From 98802d166215602a88988ae566259edf4f67efe8 Mon Sep 17 00:00:00 2001
From: Bruno Haible <bruno@clisp.org>
Date: Sat, 6 Jul 2019 00:43:01 +0200
Subject: [PATCH 3/5] xgethostname: Don't return an excessive memory
 allocation.

* lib/xgethostname.c (xgethostname): Shrink the hostname buffer before
returning it.
---
 ChangeLog          |  6 ++++++
 lib/xgethostname.c | 11 +++++++++++
 2 files changed, 17 insertions(+)

diff --git a/ChangeLog b/ChangeLog
index d091eb1..c8dd18a 100644
--- a/ChangeLog
+++ b/ChangeLog
@@ -1,5 +1,11 @@
 2019-07-05  Bruno Haible  <bruno@clisp.org>
 
+	xgethostname: Don't return an excessive memory allocation.
+	* lib/xgethostname.c (xgethostname): Shrink the hostname buffer before
+	returning it.
+
+2019-07-05  Bruno Haible  <bruno@clisp.org>
+
 	areadlinkat-with-size: Don't return an excessive memory allocation.
 	* lib/areadlinkat-with-size.c (areadlinkat_with_size): Shrink the buffer
 	before returning it.
diff --git a/lib/xgethostname.c b/lib/xgethostname.c
index eba34b8..4bcb00f 100644
--- a/lib/xgethostname.c
+++ b/lib/xgethostname.c
@@ -70,5 +70,16 @@ xgethostname (void)
         }
     }
 
+  /* Shrink HOSTNAME before returning it.  */
+  {
+    size_t actual_size = strlen (hostname) + 1;
+    if (actual_size < size)
+      {
+        char *shrinked_hostname = realloc (hostname, actual_size);
+        if (shrinked_hostname != NULL)
+          hostname = shrinked_hostname;
+      }
+  }
+
   return hostname;
 }
-- 
2.7.4


[-- Attachment #5: 0004-xgetdomainname-Don-t-return-an-excessive-memory-allo.patch --]
[-- Type: text/x-patch, Size: 1545 bytes --]

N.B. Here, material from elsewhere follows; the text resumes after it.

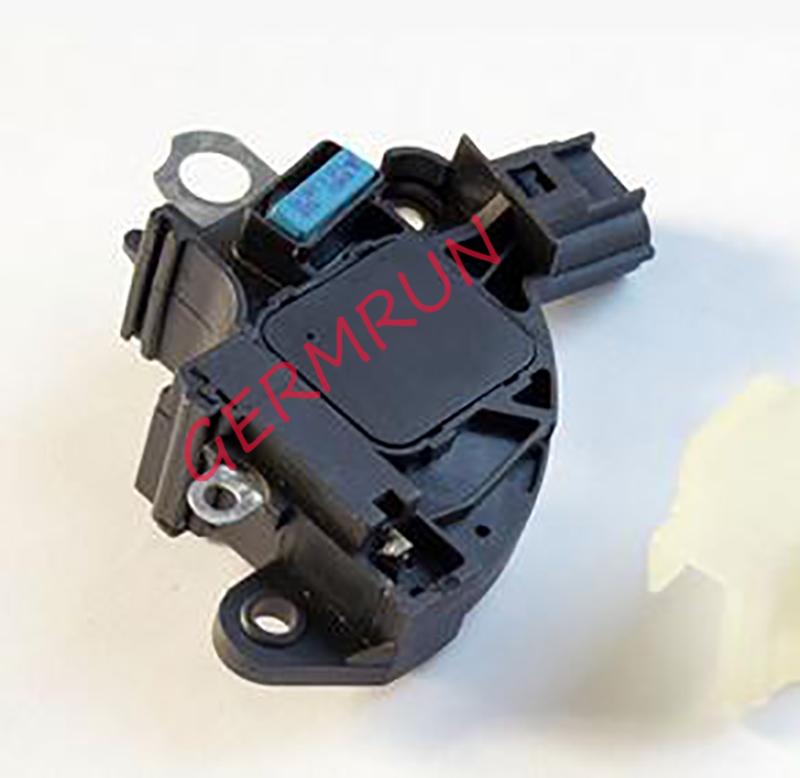 Alternator voltage regulator IX131HD IX131 VR F156 230790 YR 3885 130771 VRG46230 085582601010 85562541 85562801 85582601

From ac7390ac0884d155d3adc9d0f992413adcaaff87 Mon Sep 17 00:00:00 2001
From: Bruno Haible <bruno@clisp.org>
Date: Sat, 6 Jul 2019 00:43:59 +0200
Subject: [PATCH 4/5] xgetdomainname: Don't return an excessive memory
 allocation.

* lib/xgetdomainname.c (xgetdomainname): Shrink the domainname buffer
before returning it.
---
 ChangeLog            |  6 ++++++
 lib/xgetdomainname.c | 11 +++++++++++
 2 files changed, 17 insertions(+)

diff --git a/ChangeLog b/ChangeLog
index c8dd18a..1f5f18b 100644
--- a/ChangeLog
+++ b/ChangeLog
@@ -1,5 +1,11 @@
 2019-07-05  Bruno Haible  <bruno@clisp.org>
 
+	xgetdomainname: Don't return an excessive memory allocation.
+	* lib/xgetdomainname.c (xgetdomainname): Shrink the domainname buffer
+	before returning it.
+
+2019-07-05  Bruno Haible  <bruno@clisp.org>
+
 	xgethostname: Don't return an excessive memory allocation.
 	* lib/xgethostname.c (xgethostname): Shrink the hostname buffer before
 	returning it.
diff --git a/lib/xgetdomainname.c b/lib/xgetdomainname.c
index 2f59008..65df990 100644
--- a/lib/xgetdomainname.c
+++ b/lib/xgetdomainname.c
@@ -73,5 +73,16 @@ xgetdomainname (void)
       domainname = xrealloc (domainname, size);
     }
 
+  /* Shrink DOMAINNAME before returning it.  */
+  {
+    size_t actual_size = strlen (domainname) + 1;
+    if (actual_size < size)
+      {
+        char *shrinked_domainname = realloc (domainname, actual_size);
+        if (shrinked_domainname != NULL)
+          domainname = shrinked_domainname;
+      }
+  }
+
   return domainname;
 }
-- 
2.7.4


[-- Attachment #6: 0005-getcwd-lgpl-getcwd-Don-t-call-realloc-when-it-is-poi.patch --]
[-- Type: text/x-patch, Size: 2256 bytes --]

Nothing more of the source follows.